Name the three main categories of crypto-assets that the passage on DAC8's reporting scope says DAC8 covers under MiCA's classification.

# Selected text
--- start ---

One of the most critical questions for any crypto-asset service provider (CASP) preparing for DAC8 is: what exactly falls within the directive's reporting scope? Understanding which transactions must be reported and which crypto-assets are covered determines the scale and complexity of compliance. This article provides a detailed breakdown of DAC8's scope.
Covered Crypto-Assets
DAC8 defines its scope of crypto-assets by reference to the EU's Markets in Crypto-Assets Regulation (MiCA). Under this approach, a crypto-asset is any digital representation of a value or a right which may be transferred and stored electronically, using distributed ledger technology or similar technology.
Within this broad definition, DAC8 covers three main categories as classified by MiCA:
Asset-referenced tokens (ARTs) are crypto-assets that maintain a stable value by referencing several currencies, commodities, or other crypto-assets. These are commonly known as multi-collateral stablecoins.
E-money tokens (EMTs) are crypto-assets that maintain a stable value by referencing a single official currency. These include fiat-backed stablecoins such as those pegged to the euro or the US dollar.
Other crypto-assets encompass all crypto-assets that do not qualify as ARTs or EMTs. This is the broadest category and includes Bitcoin, Ethereum, and the vast majority of altcoins, utility tokens, and governance tokens.
Specific inclusions. DAC8 explicitly includes crypto-assets that can be used as a means of payment or for investment purposes. This captures the vast majority of actively traded crypto-assets.
Specific exclusions. DAC8 excludes central bank digital currencies (CBDCs), as these are issued by sovereign monetary authorities and fall under different regulatory frameworks. Crypto-assets that cannot be used for payment or investment purposes — such as purely functional tokens that grant access to a specific service with no secondary market value — may also fall outside the scope, though this determination requires careful case-by-case analysis.
Covered Transactions
DAC8 requires reporting of four categories of transactions:
Fiat-to-crypto exchanges. Any transaction in which a user exchanges fiat currency (euros, dollars, pounds, etc.) for a crypto-asset through a CASP. This includes both purchases and sales — buying Bitcoin with euros triggers a reportable event, and selling Bitcoin for euros triggers another.
Crypto-to-crypto exchanges. Any transaction in which a user exchanges one crypto-asset for another through a CASP. Swapping Ethereum for USDC, for example, is a reportable transaction for both the Ethereum and USDC sides of the trade.

--- end ---

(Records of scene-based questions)
--- start ---

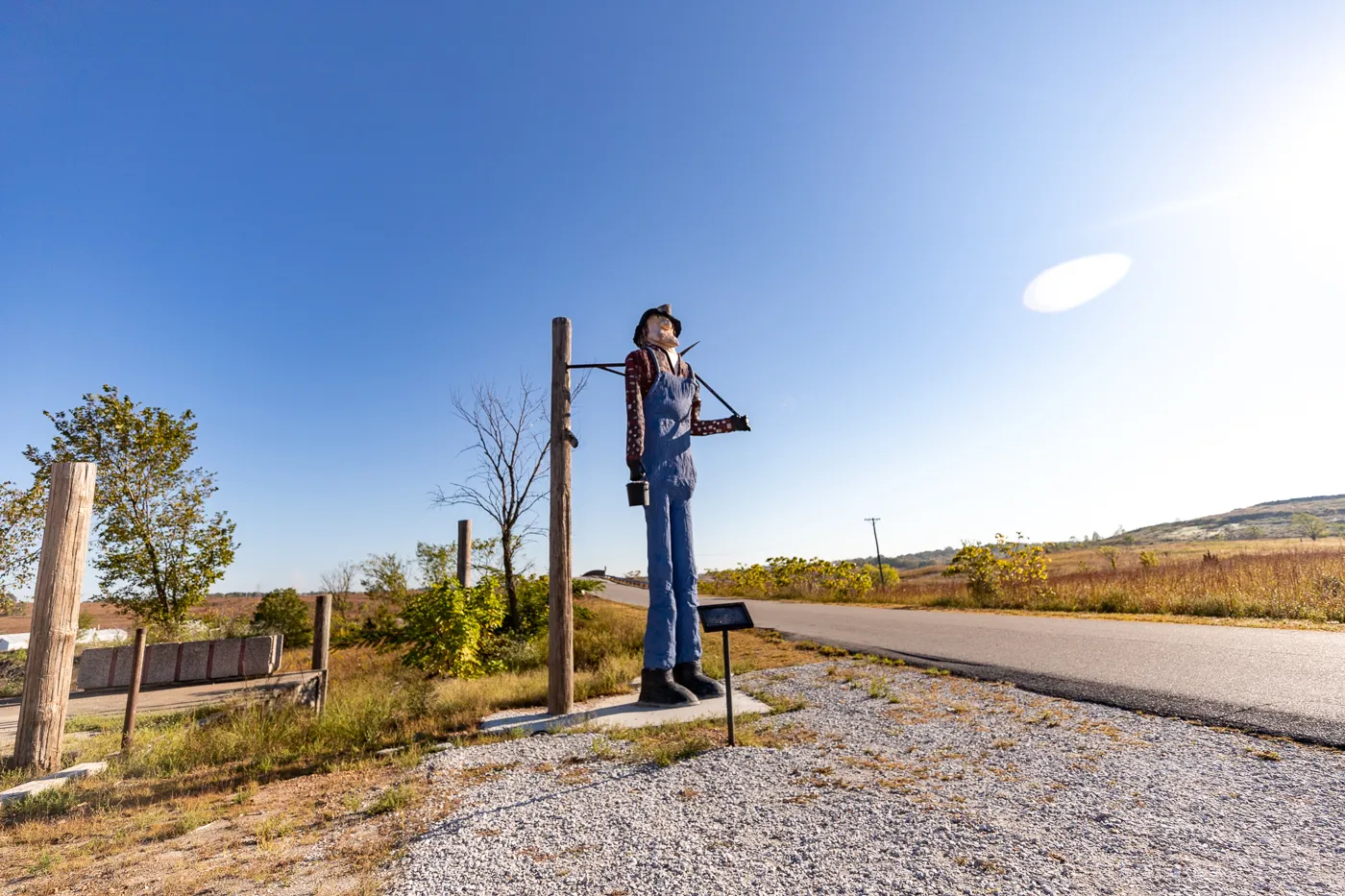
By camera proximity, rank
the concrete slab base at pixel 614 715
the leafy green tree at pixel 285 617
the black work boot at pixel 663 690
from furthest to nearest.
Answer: the leafy green tree at pixel 285 617
the black work boot at pixel 663 690
the concrete slab base at pixel 614 715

--- end ---

# Written solution
- Asset-referenced tokens (ARTs)
- E-money tokens (EMTs)
- Other crypto-assets